Mahi Pono, the farming venture that bought 41,000 acres of former sugar cane land on Maui from Alexander & Baldwin, said Thursday that it is now the majority partner of Maui Cattle Co., a collaborative between five family owned ranches on the Valley Isle, and is also the new owner of Maui Cattle Co.’s slaughterhouse and USDA-certified processing facility.
Terms of the deal were not disclosed, but Mahi Pono said in a news release that Haleakala Ranch, Ulupalakua Ranch, Nobriga Ranch, Kaupo Ranch and Hana Ranch, which operate on about 50,000 acres of land on Maui, will continue to be equity owners of Maui Cattle Co. and said there “will be no immediate changes to operations or employees.”
Mahi Pono acquired A&B’s grass-fed cattle project at Kulolio Ranch as part of the $262 million purchase of the former Hawaiian Commercial & Sugar Co. land in late 2018.
“At Mahi Pono, we are constantly exploring opportunities to help Hawaii reduce its dependence on imported food.
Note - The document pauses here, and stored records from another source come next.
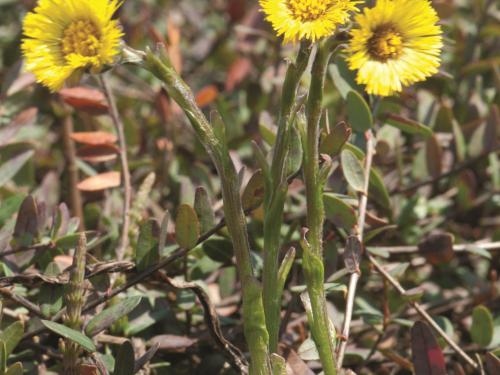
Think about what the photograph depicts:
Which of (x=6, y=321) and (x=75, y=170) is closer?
(x=6, y=321)

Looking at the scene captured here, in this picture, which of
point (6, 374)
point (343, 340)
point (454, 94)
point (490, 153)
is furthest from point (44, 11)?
point (454, 94)

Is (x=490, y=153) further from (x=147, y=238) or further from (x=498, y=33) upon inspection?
(x=147, y=238)

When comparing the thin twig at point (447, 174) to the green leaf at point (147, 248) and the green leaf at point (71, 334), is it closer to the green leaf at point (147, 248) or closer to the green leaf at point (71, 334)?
the green leaf at point (147, 248)

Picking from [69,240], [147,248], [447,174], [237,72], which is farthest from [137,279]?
[237,72]

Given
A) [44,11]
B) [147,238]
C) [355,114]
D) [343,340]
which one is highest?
[44,11]

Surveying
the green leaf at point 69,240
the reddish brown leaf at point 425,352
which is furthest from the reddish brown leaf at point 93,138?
the reddish brown leaf at point 425,352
In addition to growing local produce at our Maui farm, having a consistent supply of locally raised and finished beef will help our island take a step closer to achieving food security,” Shan Tsutsui, senior vice president of operations at Mahi Pono and former Hawaii lieutenant governor, said in a statement. “We have been so impressed with the experience and knowledge of the ranchers and their operations, as well as their commitment to sustainability, the environment and desire to produce food for our community.”
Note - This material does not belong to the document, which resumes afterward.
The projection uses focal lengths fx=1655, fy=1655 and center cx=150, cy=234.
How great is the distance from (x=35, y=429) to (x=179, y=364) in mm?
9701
The five ranches will sell calves to Kulolio Ranch where they will graze until mature, then will be transferred to Maui Cattle Co. for processing “in compliance with strictest of industry standards and then prepared for distribution,” Mahi Pono said.
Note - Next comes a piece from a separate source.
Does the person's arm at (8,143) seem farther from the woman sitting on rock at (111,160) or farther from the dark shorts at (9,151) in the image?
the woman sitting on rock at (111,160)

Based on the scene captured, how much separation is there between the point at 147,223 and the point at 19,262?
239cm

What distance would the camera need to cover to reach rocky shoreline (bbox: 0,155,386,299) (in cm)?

Maui Cattle Co. currently markets more than 10,000 pounds of Maui-raised beef each week.
“This new partnership with Mahi Pono is good news for Maui’s ranching industry,” Alex Franco, president of Maui Cattle Co., said in a statement. “It will allow us to continue doing what we have done for generations and hopefully even increase the production and distribution of Maui-grown and grazed beef.”
Tsutsui noted that local beef production accounts for only about 6% of the meat consumed in Hawaii, “which means 94% of our beef is imported.”
“Our long-term goal is to increase the acres of pasture land at Kulolio Ranch and expand cold storage facilities at the slaughterhouse, allowing for more local, Maui- beef and help to reduce our dependence on imports,” he said.